New database of cross-strait differences in Mandarin goes online

Last week, on the same day President Ma Ying-jeou accepted the resignation of a minister who made some drunken lewd remarks at a wěiyá (year-end office party), Ma was joking to the media about blow jobs.

Classy.

screenshot from a video of a news story on this

But it was all for a good cause, of course. You see, the Mandarin expression chuī lǎba, when not referring to the literal playing of a trumpet, is usually taken in Taiwan to refer to a blow job. But in China, Ma explained, chuī lǎba means the same thing as the idiom pāi mǎpì (pat/kiss the horse’s ass — i.e., flatter). And now that we have the handy-dandy Zhōnghuá Yǔwén Zhīshikù (Chinese Language Database), which Ma was announcing, we can look up how Mandarin differs in Taiwan and China, and thus not get tripped up by such misunderstandings. Or at least that’s supposed to be the idea.

The database, which is the result of cross-strait cooperation, can be accessed via two sites: one in Taiwan, the other in China.

It’s clear that a lot of money has been spent on this. For example, many entries are accompanied by well-documented, precise explanations by distinguished lexicographers. Ha! Just kidding! Many entries are really accompanied by videos — some two hundred of them — of cutesy puppets gabbing about cross-strait differences in Mandarin expressions. But if there’s a video in there of the panda in the skirt explaining to the sheep in the vest that a useful skill for getting ahead in Chinese society is chuī lǎba, I haven’t found it yet. Will NMA will take up the challenge?
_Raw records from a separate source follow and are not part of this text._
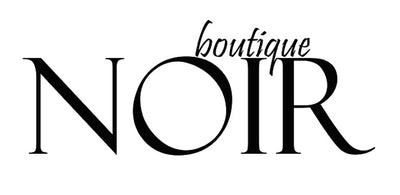 Boutique Noir Inc.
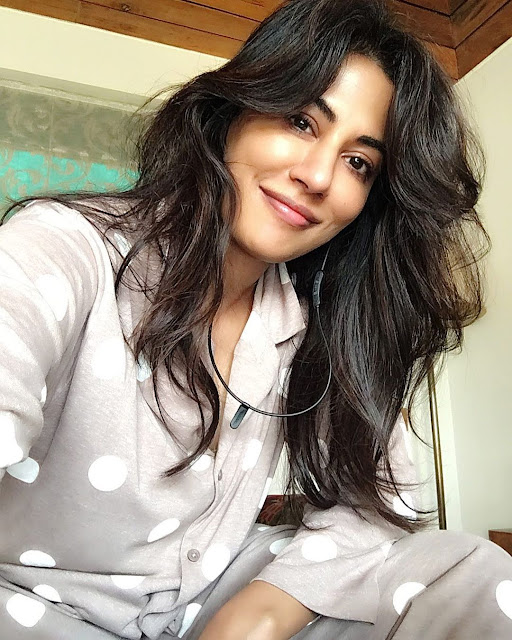 Chitrangada Singh (Indian Actress) Biography, Wiki, Age, Height, Family, Career, Awards, and Many More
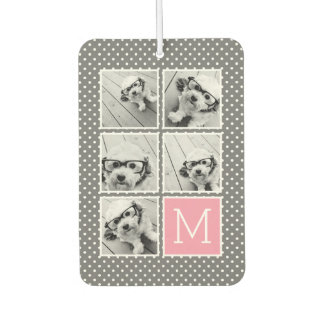 Gray and Pink Instagram 5 Photo Collage Monogram Car Air Freshener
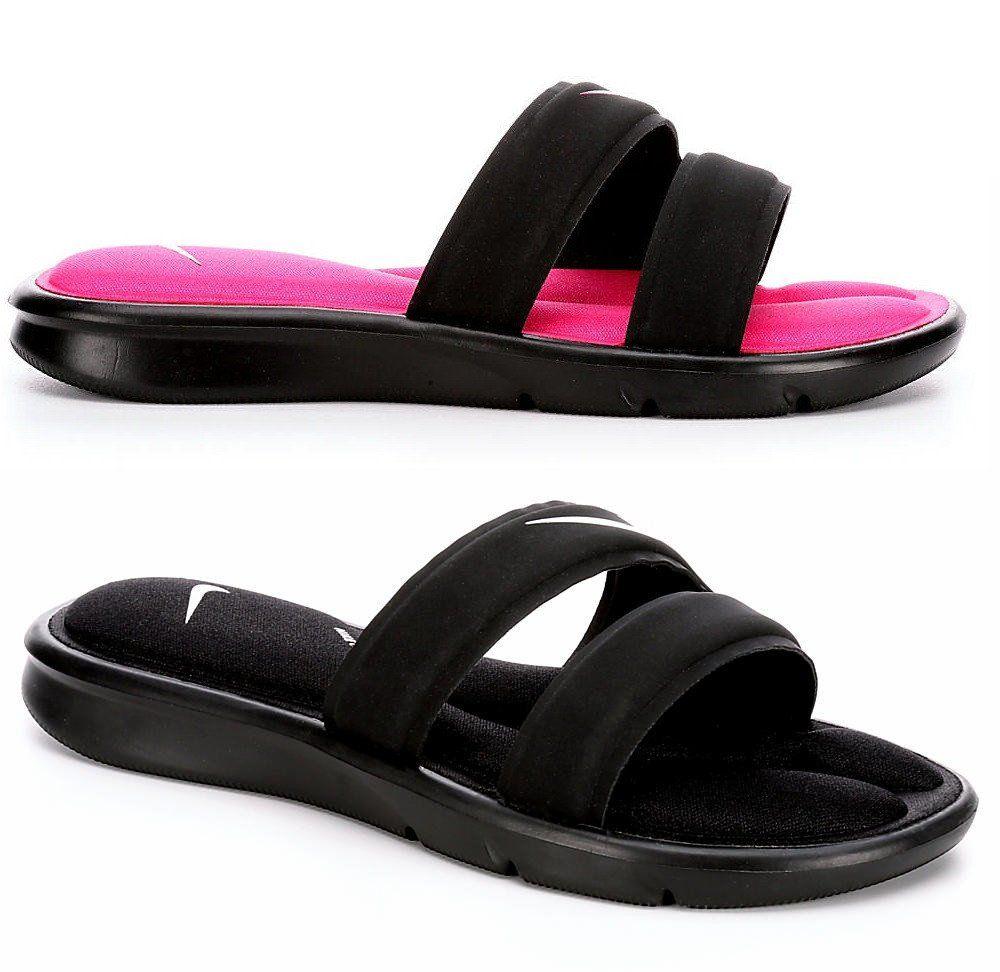 c271ffe3 Nike Women's Ultra Comfort Slide Sandal | Woman Shoes | Slide ...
Much of the site emphasizes not so much language as Chinese characters. For example, another expensively produced video feeds the ideographic myth by showing off obscure Hanzi, such as the one for chěng.

WARNING: The screenshot below links to a video that contains scenes with intense wawa-ing and thus may not be suitable for anyone who thinks it’s not really cute for grown women to try to sound like they’re only thwee-and-a-half years old.

cheng3

In a welcome bit of synchronicity, Victor Mair posted on Language Log earlier the same week on the unpredictability of Chinese character formation and pronunciation, briefly discussing just such patterns of duplication, triplication, etc.

Mair notes:

Most of these characters are of relatively low frequency and, except for a few of them, neither their meanings nor their pronunciations are known by persons of average literacy.

Many more such characters consisting or two, three, or four repetitions of the same character exist, and their sounds and meanings are in most cases equally or more opaque.

The Hanzi for chěng (which looks like 馬馬馬 run together as one character) in the video above is sufficiently obscure that it likely won’t be shown correctly in many browsers on most systems when written in real text: 𩧢. But never fear: It’s already in Unicode and so should be appearing one of these years in a massively bloated system font.

Further reinforcing the impression that the focus is on Chinese characters, Liú Zhàoxuán, who is the head of the association in charge of the project on the Taiwan side, equated traditional Chinese characters with Chinese culture itself and declared that getting the masses in China to recognize them is an important mission. (Liu really needs to read Lü Shuxiang’s “Comparing Chinese Characters and a Chinese Spelling Script — an evening conversation on the reform of Chinese characters.”)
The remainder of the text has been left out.